### Required work
Filter the entries for lines with the word "mouthpiece".

-.-.-

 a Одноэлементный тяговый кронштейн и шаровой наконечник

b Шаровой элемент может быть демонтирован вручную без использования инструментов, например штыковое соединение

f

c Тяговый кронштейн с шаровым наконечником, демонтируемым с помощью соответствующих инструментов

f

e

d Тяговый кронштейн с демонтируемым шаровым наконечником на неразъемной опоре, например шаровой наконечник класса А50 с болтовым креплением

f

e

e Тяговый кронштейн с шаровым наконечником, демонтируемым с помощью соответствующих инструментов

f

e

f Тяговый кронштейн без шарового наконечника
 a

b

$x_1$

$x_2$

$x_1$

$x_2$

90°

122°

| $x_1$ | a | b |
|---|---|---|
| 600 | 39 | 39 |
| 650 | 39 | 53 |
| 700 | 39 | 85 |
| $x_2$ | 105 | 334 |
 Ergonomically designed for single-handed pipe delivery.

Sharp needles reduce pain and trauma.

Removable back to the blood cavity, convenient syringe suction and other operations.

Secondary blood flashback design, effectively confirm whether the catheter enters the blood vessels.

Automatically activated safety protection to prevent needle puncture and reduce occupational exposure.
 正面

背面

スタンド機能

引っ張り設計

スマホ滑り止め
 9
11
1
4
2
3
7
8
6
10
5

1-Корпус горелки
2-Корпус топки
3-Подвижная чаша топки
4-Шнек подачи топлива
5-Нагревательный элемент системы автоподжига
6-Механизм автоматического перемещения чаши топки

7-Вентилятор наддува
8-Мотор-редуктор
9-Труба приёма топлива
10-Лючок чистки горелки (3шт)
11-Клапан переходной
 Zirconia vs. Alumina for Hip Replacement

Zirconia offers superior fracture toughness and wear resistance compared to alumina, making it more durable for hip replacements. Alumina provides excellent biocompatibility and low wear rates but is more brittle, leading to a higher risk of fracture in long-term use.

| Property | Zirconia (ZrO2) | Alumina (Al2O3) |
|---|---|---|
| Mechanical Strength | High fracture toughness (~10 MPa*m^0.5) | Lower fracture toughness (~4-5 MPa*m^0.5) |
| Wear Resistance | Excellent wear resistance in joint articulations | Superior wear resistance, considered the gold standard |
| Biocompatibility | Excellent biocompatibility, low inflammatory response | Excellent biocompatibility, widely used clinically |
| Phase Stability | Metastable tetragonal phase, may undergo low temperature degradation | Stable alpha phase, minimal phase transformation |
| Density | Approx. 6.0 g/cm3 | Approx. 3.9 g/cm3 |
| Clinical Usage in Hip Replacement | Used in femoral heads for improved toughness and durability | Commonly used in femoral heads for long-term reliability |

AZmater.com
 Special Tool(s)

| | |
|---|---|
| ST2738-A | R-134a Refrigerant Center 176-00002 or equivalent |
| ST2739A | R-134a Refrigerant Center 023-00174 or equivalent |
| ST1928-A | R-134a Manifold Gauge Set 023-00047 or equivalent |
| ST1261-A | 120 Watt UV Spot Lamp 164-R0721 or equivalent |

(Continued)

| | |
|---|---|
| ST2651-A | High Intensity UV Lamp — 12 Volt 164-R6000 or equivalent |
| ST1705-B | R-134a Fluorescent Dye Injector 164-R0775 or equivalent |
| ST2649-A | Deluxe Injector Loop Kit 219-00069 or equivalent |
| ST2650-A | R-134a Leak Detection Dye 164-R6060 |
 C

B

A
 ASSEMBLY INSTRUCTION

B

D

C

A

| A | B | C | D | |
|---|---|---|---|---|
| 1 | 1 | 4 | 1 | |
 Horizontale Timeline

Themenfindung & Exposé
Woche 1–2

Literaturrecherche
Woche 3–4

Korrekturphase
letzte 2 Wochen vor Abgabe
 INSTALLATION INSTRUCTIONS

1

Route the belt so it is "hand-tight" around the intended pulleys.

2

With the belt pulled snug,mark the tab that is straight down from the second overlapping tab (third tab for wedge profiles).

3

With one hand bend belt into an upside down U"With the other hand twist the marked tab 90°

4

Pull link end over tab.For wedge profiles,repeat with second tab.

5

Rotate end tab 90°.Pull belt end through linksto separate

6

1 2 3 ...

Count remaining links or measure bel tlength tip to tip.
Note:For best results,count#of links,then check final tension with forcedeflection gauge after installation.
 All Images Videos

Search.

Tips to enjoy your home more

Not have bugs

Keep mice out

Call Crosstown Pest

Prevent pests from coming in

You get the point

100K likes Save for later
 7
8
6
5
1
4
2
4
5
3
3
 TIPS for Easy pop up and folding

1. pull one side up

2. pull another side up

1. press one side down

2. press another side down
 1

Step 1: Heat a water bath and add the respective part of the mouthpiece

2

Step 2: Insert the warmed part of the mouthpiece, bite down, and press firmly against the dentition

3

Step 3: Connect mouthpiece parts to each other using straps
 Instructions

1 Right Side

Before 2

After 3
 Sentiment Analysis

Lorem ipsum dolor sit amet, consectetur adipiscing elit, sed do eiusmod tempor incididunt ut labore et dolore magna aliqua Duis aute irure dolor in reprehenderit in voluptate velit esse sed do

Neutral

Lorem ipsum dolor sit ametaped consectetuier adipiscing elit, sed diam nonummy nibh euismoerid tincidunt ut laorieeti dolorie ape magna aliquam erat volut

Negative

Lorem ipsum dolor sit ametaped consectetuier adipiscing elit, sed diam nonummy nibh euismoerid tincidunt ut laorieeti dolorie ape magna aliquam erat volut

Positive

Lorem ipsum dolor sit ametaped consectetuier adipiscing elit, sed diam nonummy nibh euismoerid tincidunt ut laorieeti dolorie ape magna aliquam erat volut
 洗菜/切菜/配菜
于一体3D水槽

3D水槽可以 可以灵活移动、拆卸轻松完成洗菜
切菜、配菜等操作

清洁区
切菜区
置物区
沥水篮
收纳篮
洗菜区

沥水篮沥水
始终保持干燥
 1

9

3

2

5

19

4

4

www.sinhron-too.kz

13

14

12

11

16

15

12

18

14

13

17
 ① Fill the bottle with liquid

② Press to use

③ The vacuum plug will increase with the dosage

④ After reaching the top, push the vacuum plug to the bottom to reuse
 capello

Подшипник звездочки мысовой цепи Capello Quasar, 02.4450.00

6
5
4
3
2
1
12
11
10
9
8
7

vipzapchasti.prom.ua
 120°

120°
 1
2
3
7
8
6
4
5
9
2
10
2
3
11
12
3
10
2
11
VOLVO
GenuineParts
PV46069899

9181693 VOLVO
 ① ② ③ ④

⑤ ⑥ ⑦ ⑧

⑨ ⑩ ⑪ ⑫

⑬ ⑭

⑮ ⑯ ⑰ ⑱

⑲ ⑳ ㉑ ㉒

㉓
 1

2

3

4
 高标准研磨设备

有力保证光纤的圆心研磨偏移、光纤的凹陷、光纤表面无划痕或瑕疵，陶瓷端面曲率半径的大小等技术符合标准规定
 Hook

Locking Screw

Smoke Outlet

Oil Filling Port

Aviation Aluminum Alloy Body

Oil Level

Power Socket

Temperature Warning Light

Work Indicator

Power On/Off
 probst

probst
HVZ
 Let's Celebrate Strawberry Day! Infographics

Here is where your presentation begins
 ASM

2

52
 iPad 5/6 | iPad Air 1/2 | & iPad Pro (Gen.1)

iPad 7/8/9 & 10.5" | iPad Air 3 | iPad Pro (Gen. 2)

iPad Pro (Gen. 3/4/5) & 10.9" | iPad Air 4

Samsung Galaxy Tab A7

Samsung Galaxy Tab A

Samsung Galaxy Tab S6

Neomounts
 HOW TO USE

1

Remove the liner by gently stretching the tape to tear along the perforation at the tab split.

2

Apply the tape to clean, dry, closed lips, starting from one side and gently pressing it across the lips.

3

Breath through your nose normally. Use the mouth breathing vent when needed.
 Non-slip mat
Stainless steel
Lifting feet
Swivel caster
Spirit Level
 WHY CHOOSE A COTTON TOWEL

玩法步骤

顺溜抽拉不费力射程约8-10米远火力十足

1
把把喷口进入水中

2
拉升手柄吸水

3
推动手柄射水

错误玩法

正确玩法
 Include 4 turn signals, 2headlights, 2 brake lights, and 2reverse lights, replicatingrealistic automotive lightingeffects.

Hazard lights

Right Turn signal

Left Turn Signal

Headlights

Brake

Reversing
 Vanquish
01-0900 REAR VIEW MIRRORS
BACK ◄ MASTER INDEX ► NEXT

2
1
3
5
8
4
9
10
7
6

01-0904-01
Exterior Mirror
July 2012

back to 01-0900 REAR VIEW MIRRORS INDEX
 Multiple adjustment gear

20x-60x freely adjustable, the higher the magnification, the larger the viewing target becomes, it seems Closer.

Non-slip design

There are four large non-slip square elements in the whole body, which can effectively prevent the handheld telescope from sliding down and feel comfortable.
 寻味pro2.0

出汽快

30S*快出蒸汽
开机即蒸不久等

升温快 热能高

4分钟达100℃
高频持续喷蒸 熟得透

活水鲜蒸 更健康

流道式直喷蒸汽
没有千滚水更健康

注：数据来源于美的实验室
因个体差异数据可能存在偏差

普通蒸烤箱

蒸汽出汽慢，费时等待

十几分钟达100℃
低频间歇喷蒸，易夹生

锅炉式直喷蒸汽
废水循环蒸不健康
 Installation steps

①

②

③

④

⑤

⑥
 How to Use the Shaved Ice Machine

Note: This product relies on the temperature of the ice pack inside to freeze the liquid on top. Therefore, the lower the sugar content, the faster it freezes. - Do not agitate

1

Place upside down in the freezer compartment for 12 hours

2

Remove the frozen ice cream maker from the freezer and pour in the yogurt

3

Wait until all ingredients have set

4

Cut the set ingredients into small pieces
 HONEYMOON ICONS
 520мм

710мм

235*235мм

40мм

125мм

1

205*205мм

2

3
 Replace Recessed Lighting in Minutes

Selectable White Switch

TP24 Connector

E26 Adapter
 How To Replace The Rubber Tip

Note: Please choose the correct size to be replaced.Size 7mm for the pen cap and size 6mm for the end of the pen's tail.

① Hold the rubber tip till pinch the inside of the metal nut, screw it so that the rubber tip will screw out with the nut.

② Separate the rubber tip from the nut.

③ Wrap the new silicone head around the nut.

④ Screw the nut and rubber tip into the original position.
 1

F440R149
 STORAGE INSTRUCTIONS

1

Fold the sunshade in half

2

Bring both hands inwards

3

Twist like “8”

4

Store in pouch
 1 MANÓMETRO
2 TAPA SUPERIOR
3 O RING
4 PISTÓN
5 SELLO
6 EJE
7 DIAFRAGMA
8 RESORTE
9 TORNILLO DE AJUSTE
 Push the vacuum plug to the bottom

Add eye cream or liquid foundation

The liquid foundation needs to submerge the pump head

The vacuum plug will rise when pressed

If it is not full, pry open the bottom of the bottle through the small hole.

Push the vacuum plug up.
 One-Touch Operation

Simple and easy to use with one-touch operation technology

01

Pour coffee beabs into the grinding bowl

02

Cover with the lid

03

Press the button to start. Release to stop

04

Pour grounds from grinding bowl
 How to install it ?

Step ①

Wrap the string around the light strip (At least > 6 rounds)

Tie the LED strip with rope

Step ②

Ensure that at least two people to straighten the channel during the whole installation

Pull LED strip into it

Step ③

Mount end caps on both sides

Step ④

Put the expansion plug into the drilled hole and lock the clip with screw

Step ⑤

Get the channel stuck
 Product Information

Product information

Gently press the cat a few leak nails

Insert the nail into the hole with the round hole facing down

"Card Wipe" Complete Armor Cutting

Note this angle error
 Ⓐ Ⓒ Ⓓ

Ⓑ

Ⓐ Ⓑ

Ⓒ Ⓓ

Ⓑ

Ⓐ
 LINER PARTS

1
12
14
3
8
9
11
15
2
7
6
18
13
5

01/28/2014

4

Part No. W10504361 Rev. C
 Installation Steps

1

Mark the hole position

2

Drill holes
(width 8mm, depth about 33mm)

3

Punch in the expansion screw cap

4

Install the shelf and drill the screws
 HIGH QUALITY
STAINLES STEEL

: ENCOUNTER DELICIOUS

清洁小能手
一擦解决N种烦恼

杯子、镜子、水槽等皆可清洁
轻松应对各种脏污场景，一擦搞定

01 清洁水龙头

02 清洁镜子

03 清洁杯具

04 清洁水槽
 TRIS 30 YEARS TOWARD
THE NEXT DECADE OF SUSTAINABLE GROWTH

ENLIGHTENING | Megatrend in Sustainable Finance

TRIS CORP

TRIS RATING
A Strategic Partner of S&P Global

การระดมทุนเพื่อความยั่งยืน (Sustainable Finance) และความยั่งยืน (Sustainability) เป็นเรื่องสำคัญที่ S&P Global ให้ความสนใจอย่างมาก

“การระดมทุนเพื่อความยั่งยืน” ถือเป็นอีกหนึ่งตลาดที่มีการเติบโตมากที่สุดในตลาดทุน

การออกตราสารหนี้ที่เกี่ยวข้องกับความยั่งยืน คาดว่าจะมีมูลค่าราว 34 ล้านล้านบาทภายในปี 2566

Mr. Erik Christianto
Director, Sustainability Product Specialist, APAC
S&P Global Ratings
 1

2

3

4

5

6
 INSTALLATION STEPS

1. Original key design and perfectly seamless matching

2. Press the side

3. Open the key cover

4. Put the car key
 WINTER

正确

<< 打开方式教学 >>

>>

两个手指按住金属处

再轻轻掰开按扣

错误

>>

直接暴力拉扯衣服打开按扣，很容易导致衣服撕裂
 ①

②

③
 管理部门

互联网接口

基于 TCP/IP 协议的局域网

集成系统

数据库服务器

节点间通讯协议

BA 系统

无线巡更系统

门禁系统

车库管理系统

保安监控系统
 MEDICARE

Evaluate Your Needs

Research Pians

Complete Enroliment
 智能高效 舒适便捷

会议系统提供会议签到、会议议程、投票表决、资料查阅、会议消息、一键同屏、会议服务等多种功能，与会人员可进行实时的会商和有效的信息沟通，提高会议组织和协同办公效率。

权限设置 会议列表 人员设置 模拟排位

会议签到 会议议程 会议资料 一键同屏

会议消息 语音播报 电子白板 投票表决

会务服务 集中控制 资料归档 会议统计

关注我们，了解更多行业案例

-.-.-

### Result of the exercise
Step 1: Heat a water bath and add the respective part of the mouthpiece
Step 2: Insert the warmed part of the mouthpiece, bite down, and press firmly against the dentition
Step 3: Connect mouthpiece parts to each other using straps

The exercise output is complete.